When I started my new job at carsdirect.com, one of the biggest challenge we faced was that the company did a lot of A/B testing, and almost all our pages have different pagesets that looked completely different, and many of them were designed before automation was even a consideration. We can have typically 4 versions of the same page, and it's quite common that few of the pagesets did not share any of the same ids or css selectors.
To solve this problem, I wanted a way to provide an interface for those pages, then subclass them to manage various variations. However, hard coding factories to switch between servering the different variations were becoming cumbersome. So ideally we wanted to have one factory that can do it all for us.
Introducing Generics & Reflection
Introduced in java 5, the ability of using generics, combined with Java's reflections api (http://code.google.com/p/reflections/), we are able to query for classes implementing a interface we pass in. Using that set of classes, we can attempt to instantiate them in a loop then return the best match. Here we use reflections to query for Page Objects matching that interface. Generics is used to infer the type returned using the interface passed in, this avoids unnecessary type casting as Java will know it returns the exact same type as the interfaced passed in.
public static <T> T constructPage(WebDriver driver,
Class<T> interfaceToProxy) {
// Get interface namespace.
String namespace = interfaceToProxy.getPackage().getName();
// Get a set of classes that implements the interfaces.
Reflections reflections = new Reflections(namespace);
Set<class<? extends T>>; subTypes = reflections
.getSubTypesOf(interfaceToProxy);
for (Class classObj : subTypes) {
try {
T pageInstance = PageFactory.initElements(driver, classObj);
// Page object instantiated correctly, we have found a match to
// return.
System.out.println("Found a matching PageObject: "
+ classObj.getName());
return pageInstance;
} catch (Exception e) {
//These are not the droids you're looking for.
}
}
return null;
}
Each page object will be able to check if it's a matching page object in the constructor. Here each page object can do a check to see if it's the right page object for the job.

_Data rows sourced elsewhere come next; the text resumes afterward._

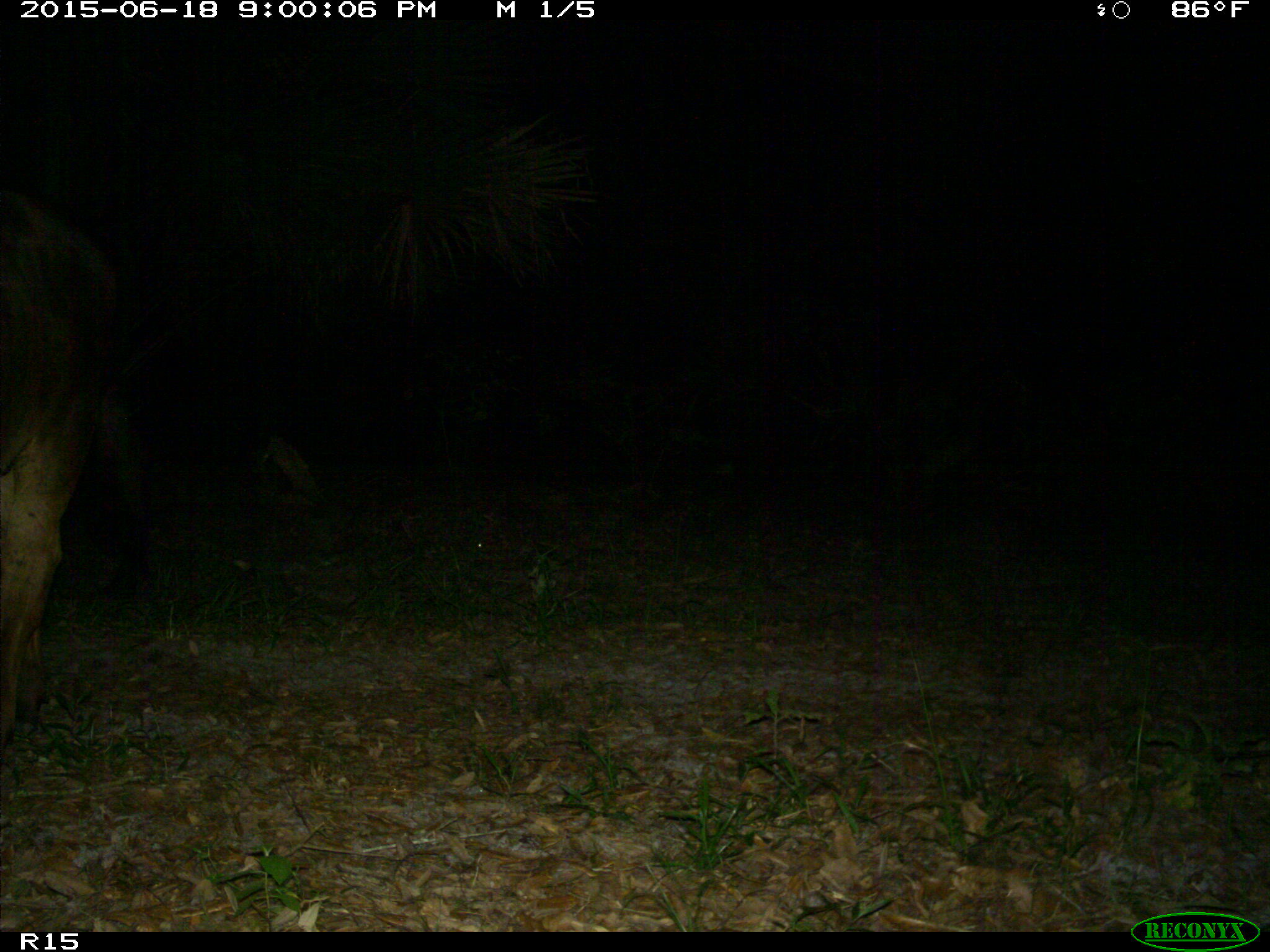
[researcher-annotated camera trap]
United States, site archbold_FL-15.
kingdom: Animalia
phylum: Chordata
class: Mammalia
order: Artiodactyla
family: Bovidae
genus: Bos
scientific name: Bos taurus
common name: domestic cow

public class GoogleSearchPage implements ISearchPage {
public GoogleSearchPage(WebDriver driver) {
if (!driver.getCurrentUrl().contains("google.com")) {
throw new IllegalStateException("This is not Google Page");
}
}
...
public void search(String query) {
...
}
}
Here's an example of consuming this.
public void test() {
driver.get("http://www.google.com");
ISearchPage page = AdvancedPageFactory.constructPage(driver,
ISearchPage.class);
//See we are on a Google page.
assertTrue(page instanceof GoogleSearchPage);
assertFalse(page instanceof YahooPageSearchPage);
driver.get("http://www.yahoo.com");
page = AdvancedPageFactory.constructPage(driver,
ISearchPage.class);
//See we are on a Yahoo page.
assertTrue(page instanceof YahooPageSearchPage);
assertFalse(page instanceof GoogleSearchPage);
}
Here we just simple pass it the ISearchPage interface, and our Advanced Page Factory will find the matching page and return it to us. None of the messy if/else or switch statements that we normally would have to do in a hard coded factory.
Download the full working example: project_files
To run this example, you will need Java 1.6 or greater installed, and Maven 2/3.